R: Isso foi apenas de algumas pessoas. Isso é fruto de preconceito, racismo. O Chico Cavalcante (em entrevista ao DIÁRIO, culpou a Link pela derrota de Ana Júlia) atendeu ao PT nacional, foi fazer campanha no Amapá, em Rondônia, no Maranhão. Isso não representa qualquer desrespeito aos profissionais de lá. Essa crítica por sermos de fora é apenas xenofobia, coisa pequena, que não engrandece as pessoas. Isso não implicou desaprovação por parte do cliente. E é bom que se diga que, em nenhum momento, ignoramos o caldo de cultura do Pará. A campanha tinha pessoas de todo o País, mas coordenadores fundamentais eram paraenses.

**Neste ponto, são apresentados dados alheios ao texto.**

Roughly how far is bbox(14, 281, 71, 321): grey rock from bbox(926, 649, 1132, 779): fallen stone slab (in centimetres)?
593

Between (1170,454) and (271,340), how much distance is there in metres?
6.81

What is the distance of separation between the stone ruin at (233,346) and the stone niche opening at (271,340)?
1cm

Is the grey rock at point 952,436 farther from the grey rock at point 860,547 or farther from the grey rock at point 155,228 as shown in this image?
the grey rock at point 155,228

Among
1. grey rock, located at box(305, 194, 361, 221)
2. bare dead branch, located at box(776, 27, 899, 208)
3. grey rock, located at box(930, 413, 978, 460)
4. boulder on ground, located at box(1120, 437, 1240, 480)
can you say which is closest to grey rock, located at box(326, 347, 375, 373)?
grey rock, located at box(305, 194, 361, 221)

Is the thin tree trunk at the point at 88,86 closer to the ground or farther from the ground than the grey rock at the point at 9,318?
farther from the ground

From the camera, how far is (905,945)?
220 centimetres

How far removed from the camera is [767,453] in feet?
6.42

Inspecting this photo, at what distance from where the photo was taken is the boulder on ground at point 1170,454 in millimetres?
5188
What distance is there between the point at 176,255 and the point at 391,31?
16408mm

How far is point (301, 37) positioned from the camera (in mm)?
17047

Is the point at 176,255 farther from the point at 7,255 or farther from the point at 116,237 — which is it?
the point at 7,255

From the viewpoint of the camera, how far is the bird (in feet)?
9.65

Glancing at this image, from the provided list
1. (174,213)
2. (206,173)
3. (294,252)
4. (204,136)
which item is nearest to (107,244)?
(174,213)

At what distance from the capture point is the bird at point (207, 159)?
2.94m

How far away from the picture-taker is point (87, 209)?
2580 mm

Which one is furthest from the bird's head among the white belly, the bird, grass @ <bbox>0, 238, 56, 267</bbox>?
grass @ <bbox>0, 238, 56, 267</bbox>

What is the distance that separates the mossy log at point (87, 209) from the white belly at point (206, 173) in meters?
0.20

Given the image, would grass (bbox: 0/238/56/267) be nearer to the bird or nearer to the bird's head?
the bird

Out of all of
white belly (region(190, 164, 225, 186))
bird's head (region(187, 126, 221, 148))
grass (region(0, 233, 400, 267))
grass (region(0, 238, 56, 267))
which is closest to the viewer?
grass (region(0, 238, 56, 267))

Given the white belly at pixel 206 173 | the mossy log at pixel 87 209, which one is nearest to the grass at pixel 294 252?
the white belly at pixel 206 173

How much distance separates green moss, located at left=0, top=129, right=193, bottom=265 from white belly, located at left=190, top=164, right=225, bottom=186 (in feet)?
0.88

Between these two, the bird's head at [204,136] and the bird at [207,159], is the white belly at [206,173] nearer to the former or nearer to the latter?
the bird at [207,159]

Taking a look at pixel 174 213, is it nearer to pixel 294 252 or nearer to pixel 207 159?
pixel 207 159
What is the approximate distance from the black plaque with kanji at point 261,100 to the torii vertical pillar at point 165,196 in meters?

No jornalismo, por exemplo, estava Ruth Viera; a produtora (responsável pela direção de imagens da campanha) era a Digital, do Fernando Pena de Carvalho; tínhamos o Glauco Lima, diretor de criação. Das 126 pessoas que formavam a equipe, acho que só umas 25 eram de fora. Todos participavam, opinavam.

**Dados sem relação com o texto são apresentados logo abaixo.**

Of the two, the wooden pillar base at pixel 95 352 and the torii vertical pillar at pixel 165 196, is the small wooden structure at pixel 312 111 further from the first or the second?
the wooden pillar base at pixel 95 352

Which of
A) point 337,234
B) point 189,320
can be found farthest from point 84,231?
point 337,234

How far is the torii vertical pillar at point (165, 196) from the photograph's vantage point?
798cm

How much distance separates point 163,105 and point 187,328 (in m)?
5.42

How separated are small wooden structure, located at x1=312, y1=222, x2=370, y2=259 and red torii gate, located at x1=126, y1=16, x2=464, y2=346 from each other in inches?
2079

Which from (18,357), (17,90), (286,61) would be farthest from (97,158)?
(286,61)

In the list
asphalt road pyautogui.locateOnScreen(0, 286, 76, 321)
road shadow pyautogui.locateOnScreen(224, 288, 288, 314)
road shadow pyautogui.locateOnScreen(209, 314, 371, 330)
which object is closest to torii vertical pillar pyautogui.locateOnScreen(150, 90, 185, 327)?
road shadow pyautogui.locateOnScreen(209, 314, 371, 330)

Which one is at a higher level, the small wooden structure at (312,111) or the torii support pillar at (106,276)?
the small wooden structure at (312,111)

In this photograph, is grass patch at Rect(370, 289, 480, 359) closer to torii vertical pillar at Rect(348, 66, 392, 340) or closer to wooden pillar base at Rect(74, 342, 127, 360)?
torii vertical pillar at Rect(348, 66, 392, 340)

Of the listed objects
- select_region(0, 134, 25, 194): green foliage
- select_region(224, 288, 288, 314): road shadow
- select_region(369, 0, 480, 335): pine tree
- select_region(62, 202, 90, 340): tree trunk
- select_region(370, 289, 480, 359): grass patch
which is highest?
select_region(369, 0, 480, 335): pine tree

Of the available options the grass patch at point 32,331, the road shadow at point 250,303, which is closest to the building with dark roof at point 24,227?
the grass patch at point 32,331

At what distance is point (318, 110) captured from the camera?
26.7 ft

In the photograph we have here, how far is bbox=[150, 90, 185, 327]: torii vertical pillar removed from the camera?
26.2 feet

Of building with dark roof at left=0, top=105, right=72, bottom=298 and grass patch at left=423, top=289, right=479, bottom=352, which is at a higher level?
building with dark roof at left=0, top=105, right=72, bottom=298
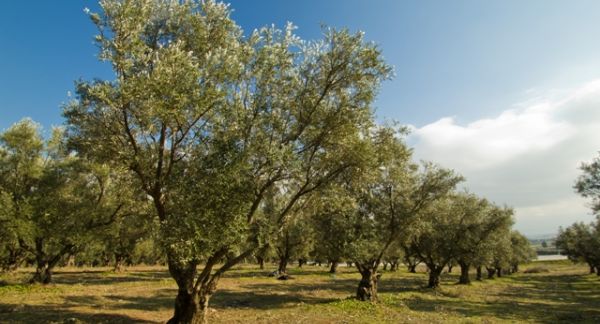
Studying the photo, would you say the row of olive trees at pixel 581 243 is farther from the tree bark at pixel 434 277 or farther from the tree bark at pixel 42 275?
the tree bark at pixel 42 275

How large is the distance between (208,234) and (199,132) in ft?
20.3

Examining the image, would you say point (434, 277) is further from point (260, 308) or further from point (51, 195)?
point (51, 195)

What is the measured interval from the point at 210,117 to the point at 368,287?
24.7m

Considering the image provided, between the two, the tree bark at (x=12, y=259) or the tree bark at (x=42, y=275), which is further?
the tree bark at (x=12, y=259)

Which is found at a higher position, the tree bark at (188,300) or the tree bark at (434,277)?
the tree bark at (188,300)

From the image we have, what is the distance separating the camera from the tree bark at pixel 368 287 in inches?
1439

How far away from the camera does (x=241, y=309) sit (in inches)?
1238

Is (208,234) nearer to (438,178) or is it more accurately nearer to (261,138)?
(261,138)

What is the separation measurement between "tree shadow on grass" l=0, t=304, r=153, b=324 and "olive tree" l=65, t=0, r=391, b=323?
20.8 ft

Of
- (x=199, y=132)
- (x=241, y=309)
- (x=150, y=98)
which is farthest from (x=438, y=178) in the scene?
(x=150, y=98)

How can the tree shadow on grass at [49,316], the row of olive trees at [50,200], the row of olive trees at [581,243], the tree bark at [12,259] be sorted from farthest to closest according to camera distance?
the row of olive trees at [581,243]
the tree bark at [12,259]
the row of olive trees at [50,200]
the tree shadow on grass at [49,316]

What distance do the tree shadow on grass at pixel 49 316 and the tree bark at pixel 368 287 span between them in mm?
20382

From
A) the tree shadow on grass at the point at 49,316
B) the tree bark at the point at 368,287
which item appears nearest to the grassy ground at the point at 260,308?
the tree shadow on grass at the point at 49,316

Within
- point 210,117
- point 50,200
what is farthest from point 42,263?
point 210,117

P: Por que o senhor só veio para o PA no 2º turno?
R: No primeiro turno eu estava acompanhando o trabalho em Pernambuco. Tinha um contrato lá, mas todas as ações foram acompanhadas de perto.

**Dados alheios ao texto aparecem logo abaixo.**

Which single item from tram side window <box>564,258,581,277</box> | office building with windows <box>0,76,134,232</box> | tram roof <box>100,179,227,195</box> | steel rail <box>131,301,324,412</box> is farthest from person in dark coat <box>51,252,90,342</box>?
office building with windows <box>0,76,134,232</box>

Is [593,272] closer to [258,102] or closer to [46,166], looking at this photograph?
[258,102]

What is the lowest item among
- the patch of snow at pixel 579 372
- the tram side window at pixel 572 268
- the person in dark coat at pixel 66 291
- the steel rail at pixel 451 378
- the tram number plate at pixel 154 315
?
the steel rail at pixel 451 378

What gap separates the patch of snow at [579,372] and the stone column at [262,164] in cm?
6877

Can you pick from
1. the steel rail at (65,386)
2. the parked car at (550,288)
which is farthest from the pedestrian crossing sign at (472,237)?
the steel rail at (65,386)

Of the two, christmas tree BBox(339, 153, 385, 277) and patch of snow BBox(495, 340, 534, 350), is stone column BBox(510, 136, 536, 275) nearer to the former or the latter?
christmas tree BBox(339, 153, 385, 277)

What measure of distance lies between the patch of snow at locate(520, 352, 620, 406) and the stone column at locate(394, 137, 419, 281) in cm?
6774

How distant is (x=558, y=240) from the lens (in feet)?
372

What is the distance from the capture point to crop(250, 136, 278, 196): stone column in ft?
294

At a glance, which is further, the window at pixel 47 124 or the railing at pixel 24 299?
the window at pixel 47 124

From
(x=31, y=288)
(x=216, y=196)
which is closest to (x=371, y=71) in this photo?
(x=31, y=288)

P: Paulo Rocha era um dos favoritos para a eleição ao Senado e perdeu. Houve erro na condução dessa campanha?
R: Quando chegamos ao Pará, Paulo Rocha tinha 17% das intenções de votos e teve mais de 1,7 milhão de votos. Ele foi colhido pelo problema da ficha limpa. Em nenhum momento, o Paulo fez qualquer reclamação sobre a produção da campanha dele. Acho que se o Paulo tivesse aceitado a oferta do DEM, de se aliar a Valéria, ela teria tirado pelo menos 15% dos votos de Flexa e o Paulo poderia ter sido eleito.

P: A participação de Almir Gabriel não foi um erro? Ele atrapalhou?
R: Ajudou muito. Teve uma participação muito substantiva na campanha e representava uma força política importante. Ana Júlia precisava somar. Não ajudou mais porque o Jatene não embarcou na provocação (sobre Jatene ser preguiçoso). Almir fez o governo mais bem avaliado da história recente do Pará.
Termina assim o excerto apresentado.